Pelopor kolintang di Tanah Jawa Petrus Kaseke meninggal dan
dimakamkan pada tanggal 17 Agustus 2022 di Bancaan Salatiga. Ia meninggal dalam
usia 80 tahun setelah mengatakan kata perpisahan :” Sudah ya, saya mau
istirahat.” di Rumah Sakit Telogorejo Semarang.
Tulisan ini untuk mengenang almarhum sebagai sosok pengajar
musik, pemimpin paduan suara dan pejuang kolintang yang tetap berkarya sampai
akhir hayatnya. Sebagai orang yang tinggal dengan beliau sejak kecil tentu
memiliki banyak kenangan dan pelajaran yang diambil dari keteladanannya. Bagi
saya Petrus Kaseke adalah guru sekaligus orang tua.
Petrus Kaseke lahir pada tanggal 2 oktober 1942 di Minahasa
Sulawei Utara. Masa kecil Petrus Kaseke banyak berhubungan dengan musik dan
lagu-lagu karena orangtuanya Yohanes Kaseke adalah seorang pendeta gereja
Pantekosta.
Meskipun berasal dari keluarga ningrat karena kakek buyutnya
yang bernama Petrus Kaseke juga, menikah
dengan putri raja Ratahan Dotu Maringka, tetapi bukan hal itu yang
membanggakannya. Hal yang paling dibanggakan adalah kakeknya yang seorang
tukang kayu yang diabadikan menjadi nama anak sulungnya yaitu Leufrand Kaseke.
Sedangkan nama almarhum ibunya Adeline Komalig dikenang menjadi nama anak
bungsunya Adeline Kaseke.
Petrus Kaseke adalah sosok perantau Minahasa yang mempunyai
keterikatan kuat dengan budaya asalnya. Darah Minahasanya seolah-olah
mengarahkan untuk menetap di kota Salatiga. Angka tiga dan kelipatannya adalah
angka favorit suku Minahasa sejak jaman kuno. Secara kebetulan Salatiga berasal
dari kata ‘sela tiga’ yang artinya tiga batu. Konsep tiga dan kelipatannya
dipakai untuk mengembangkan kolintang. Tangga nada kolintang yang mula-mula
almarhum ciptakan berupa 9 nada yaitu tangga nada diatonis (7 nada) ditambah nada Bb ( satu mol menurut istilah beliau)
dan nada F# ( satu kruis).
Sela tiga ini pula yang menjadi patokan penyelarasan nada
dalam pedagogi kolintang Petrus Kaseke.
Seumur hidupnya hanya usaha Kolintang Angklung yang
ditekuninya baik pada saat banyak permintaan untuk mensupply alat musik ,
maupun disaat resesi dan sepi order.
Dalam hal Angklung ,meskipun termasuk alat musik tradisional
dari Jawa, tetapi Petrus Kaseke memberi sentuhan Minahasa. Angklung chord
produksi Petrus Kaseke terlihat dari susunan tiga tabung yang menempatkan nada
dasarnya di antara dua tabung lainnya yang dikenal sebagai chord pembalikan
kedua, misalnya chord C dengan komposisi nada 5-1-3. Nada dasar di tengah
mengikuti konsep leluhur Minahasa Toar yang dari kata Tuur atau batang utama
yang merupakan pusat keseimbangan.
Aktifitas-aktifitas almarhum yang dilakukan di masa tuanya
sebelum pandemi:
-Pemimpin paduan suara Angklung Kolintang di gereja Bethany
Salatiga.
-Pengajar musik di sekolah Alkitab Magelang.

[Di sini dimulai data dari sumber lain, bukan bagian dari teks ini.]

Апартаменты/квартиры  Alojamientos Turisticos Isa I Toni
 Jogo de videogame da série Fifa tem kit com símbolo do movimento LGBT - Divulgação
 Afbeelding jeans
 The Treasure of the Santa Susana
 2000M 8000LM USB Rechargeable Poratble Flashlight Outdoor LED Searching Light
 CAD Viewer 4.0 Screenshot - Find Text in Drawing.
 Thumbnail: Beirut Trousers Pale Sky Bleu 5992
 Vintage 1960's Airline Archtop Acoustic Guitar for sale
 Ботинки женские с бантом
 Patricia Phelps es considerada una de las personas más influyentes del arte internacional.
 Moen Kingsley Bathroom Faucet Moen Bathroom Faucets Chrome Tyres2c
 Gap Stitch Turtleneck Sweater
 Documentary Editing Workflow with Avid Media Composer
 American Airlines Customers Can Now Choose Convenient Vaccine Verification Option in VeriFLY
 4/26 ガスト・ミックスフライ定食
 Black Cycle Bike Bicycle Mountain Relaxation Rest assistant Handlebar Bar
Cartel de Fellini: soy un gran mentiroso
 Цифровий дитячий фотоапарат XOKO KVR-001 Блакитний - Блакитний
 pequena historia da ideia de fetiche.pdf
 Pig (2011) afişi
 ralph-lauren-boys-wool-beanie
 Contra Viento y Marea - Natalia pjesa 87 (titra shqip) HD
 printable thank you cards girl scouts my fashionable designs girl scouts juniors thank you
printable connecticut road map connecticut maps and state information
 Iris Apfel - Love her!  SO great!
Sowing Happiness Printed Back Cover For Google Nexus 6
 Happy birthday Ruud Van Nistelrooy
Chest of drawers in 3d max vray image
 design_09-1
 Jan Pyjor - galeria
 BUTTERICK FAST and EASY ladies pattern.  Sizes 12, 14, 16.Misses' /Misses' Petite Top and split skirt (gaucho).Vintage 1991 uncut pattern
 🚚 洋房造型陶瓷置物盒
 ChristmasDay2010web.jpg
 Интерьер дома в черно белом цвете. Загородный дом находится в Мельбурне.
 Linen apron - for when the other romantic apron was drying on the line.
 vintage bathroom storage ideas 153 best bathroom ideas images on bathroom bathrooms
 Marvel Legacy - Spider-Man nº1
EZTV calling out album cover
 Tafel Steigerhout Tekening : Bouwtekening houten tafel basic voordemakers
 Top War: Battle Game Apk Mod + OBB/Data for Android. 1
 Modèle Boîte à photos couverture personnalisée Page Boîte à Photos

-Penasihat di Dewan Pengurus Daerah Pinkan (Persatuan Insan
kolintang Nasional) Jawa Tengah.
Di akhir
hayatnya almarhum masih aktif bermain kolintang bahkan bersama dengan
cucu-cucunya mengikuti lomba virtual kolintang, kegiatan yang biasa dilakukan
selama pandemi Covid.
Petrus Kaseke merupakan pengrajin kolintang yang produksinya
banyak tersebar di nusantara bahkan
seluruh dunia. Tidak heran apabila pemerintah Provinsi Jawa Tengah
memberikan sertifikat penghargaan sebagai inisiator dan Tokoh Pengembangan
Musik Kolintang di Tanah Jawa.
Petrus Kaseke kini telah meninggalkan kita. Saya bersyukur
mendapatkan kesempatan untuk menimba ilmu dari almarhum dan bersama-sama
menuangkan dalam buku yang unik tentang Kolintang Minahasa.
Oleh: Markus Soegiarto.
Penulis adalah pemain dan pengajar kolintang yang bersama
dengan Petrus Kaseke mengarang buku Maimo Kumolintang.